(INPUT DATA Opens)

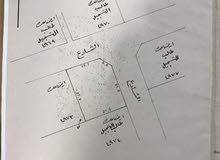 للبيع ارض في سند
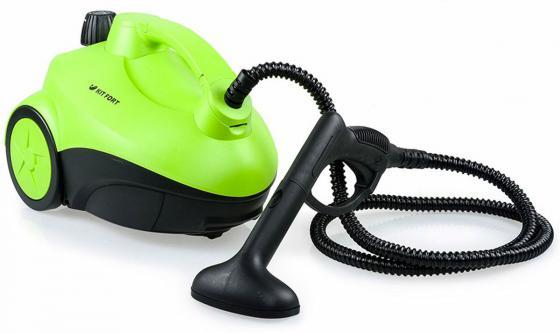 Отпариватель KITFORT КТ-909 зеленый парогенератор kitfort кт 909 зеленый
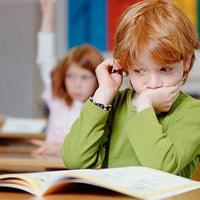 'Thuốc' cho trẻ mất tập trung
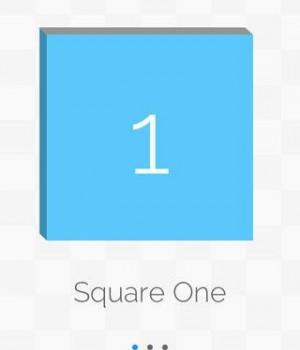 FlipSquare Ekran Görüntüleri - 1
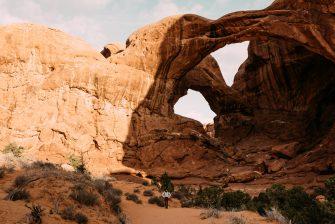 Arches, Canyonlands et Dead Horse Point — Les parcs de l'Utah, partie1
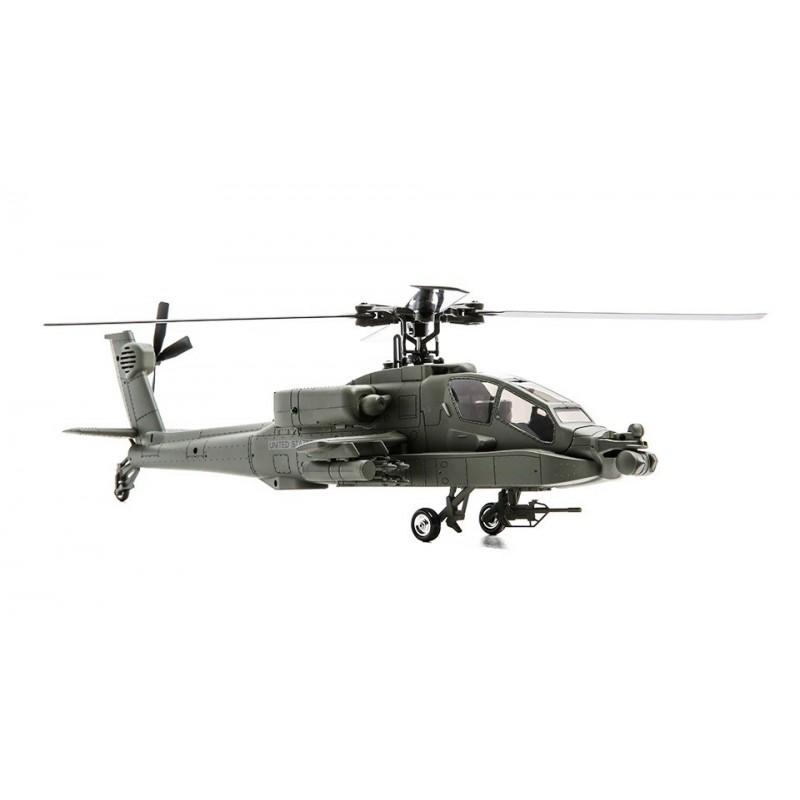 Elicottero Xperience 3d 450s : Blade elicottero elettrico micro ah apache rtf mode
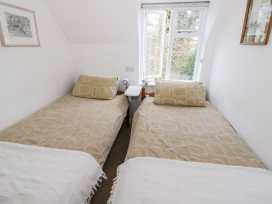 Croftsbrook - Cotswolds - 960655 - thumbnail photo 12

(INPUT DATA Closes)

• TASK PROMPT:
Return a verbatim transcription of the data, omitting all images.

• FINAL ANSWER:
 للبيع ارض في سند
 Отпариватель KITFORT КТ-909 зеленый парогенератор kitfort кт 909 зеленый
 'Thuốc' cho trẻ mất tập trung
 FlipSquare Ekran Görüntüleri - 1
 Arches, Canyonlands et Dead Horse Point — Les parcs de l'Utah, partie1
 Elicottero Xperience 3d 450s : Blade elicottero elettrico micro ah apache rtf mode
 Croftsbrook - Cotswolds - 960655 - thumbnail photo 12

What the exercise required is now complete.